Brian Washburn: I’m doing well. I’m going to get into our conversation that I’m excited to jump into, but just before we do that, I do need to let everyone know that today’s podcast is brought to you by Soapbox, which is an online tool you can use for 5 or 10 minutes, and you can take care of about 50 or 60% of the work when it comes to developing live, instructor-led training. So basically you go in, you tell the computer how long your presentation is, how many people will attend, whether it’s in-person or virtual, what your learning objectives are, and Soapbox will instantly generate a training plan for you with clusters of training activities that are designed to help you accomplish all of your learning outcomes.
What’s the difference between this and ChatGPT? Well, ChatGPT will give you a lesson plan, but it doesn’t necessarily even ask you what your learning objectives are. With Soapbox, you can go in and go ahead and tell what your objectives are, and it will give you activities specifically designed to get you where you want to go. If you want more information or you want to try it out for free, go to www.soapboxify.com.
All right. That was a mouthful. I’m ready, Marci. You have my undivided attention. And before we get into this, you and I have known each other for years and years, but our listeners don’t necessarily know you. So how would you like to introduce yourself in exactly six words?
Six-word Biography
Marci Morford: Yeah, well my job title is exactly six words, so I thought about using that, but I’m trying not to be just my job, you know? Alright. I am going to go with, “Feminist conquering planet slowly and chaotically.”
Brian Washburn: And honestly, I think that as I’ve followed your journey over the past few years, especially through COVID, you are doing– you are handling life the least chaotically of many people that I’ve seen. You have been– you’ve decided to take control over your own situation. You’ve traveled the country, you’ve traveled the world, you’ve been out with your dogs, you’ve been out with work. So I’m really impressed with everything that you’ve been able to do and I’m excited to get into this conversation because you work for a company that maybe one of the biggest constants is change, and you have to help people get through those changes.

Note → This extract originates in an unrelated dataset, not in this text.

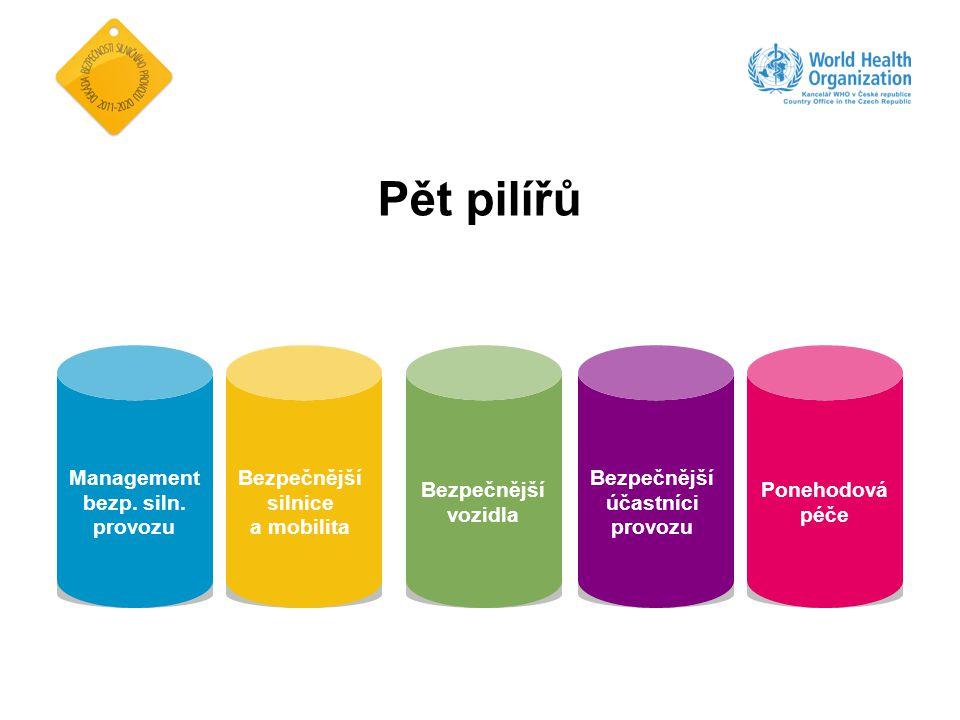 Ponehodová péče Přednemocniční péče Kvalitní léčba v nemocnicích, pravidelné vyhodnocování kvality péče Včasná rehabilitace a podpora zraněných při DN, vč.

And I think that a lot of other people who are listening, at some point or another, are going to need to help people navigate and manage change.
And so we’re talking about the role that you play in change management, but before we dive too deeply, that term change management can mean lots of different things to lots of different people. How would you define the term change management? So that everyone listening kind of has the same concept in their mind. Whether or not they have that definition, they can be aligned with how we’re using that term today.

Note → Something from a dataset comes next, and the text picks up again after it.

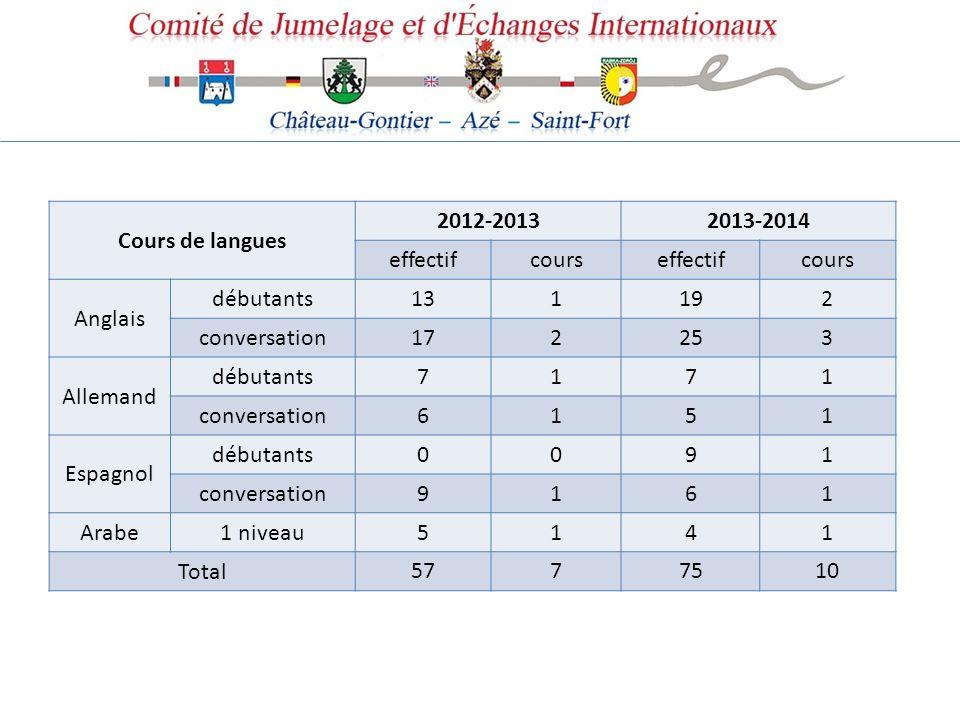 Cours de langues 2012-2013. 2013-2014. effectif. cours. Anglais. débutants. 13. 1. 19. 2. conversation.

What is Change Management?
Marci Morford: Yeah, I think that’s great. I think this word is used a lot of different ways in a lot of different industries, even within Salesforce, the term change management — actually, we can’t use that term because it’s what they use when engineers implement a change in code. So we can’t call it that, but what I am talking about is like the zooming out away from training to include training, but the entire process of analyzing and helping. Why people aren’t wanting to change and then getting them to the point of sustained behavior change? So for me, it’s about finding out the reasons – every single reason – a person isn’t doing whatever the desired change is or might not – if you haven’t started. And then tackling those reasons in a way that’s, like, respectful to them as an adult and independent person rather than like a cog in the machine.

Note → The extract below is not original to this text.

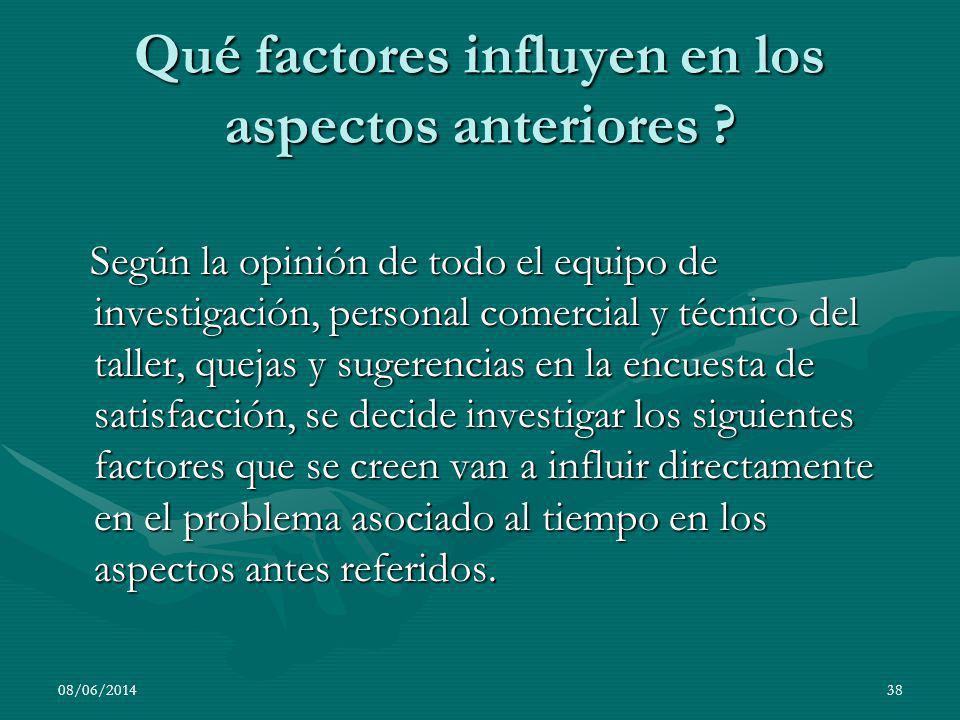 Qué factores influyen en los aspectos anteriores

And for me, training is one of those five steps that we can talk about like the steps I usually use when I’m tackling it. But for me, it’s like why doesn’t a person want to change? Why do they think the change is stupid and a bad idea? Why don’t they agree with leadership? Why is the change hard? Like, what is the skillset that they don’t have? And then in what ways are we incentivizing (or not) the new behavior?
Brian Washburn: I like how you made that distinction between change management as implementing change in code and this idea of helping people through some sort of change in their own work style or work performance or work procedure. Do you have a couple of examples of changes that you’ve had to help people navigate? So that– just so that people kind of get a feel for what kind of scale change we’re talking about here.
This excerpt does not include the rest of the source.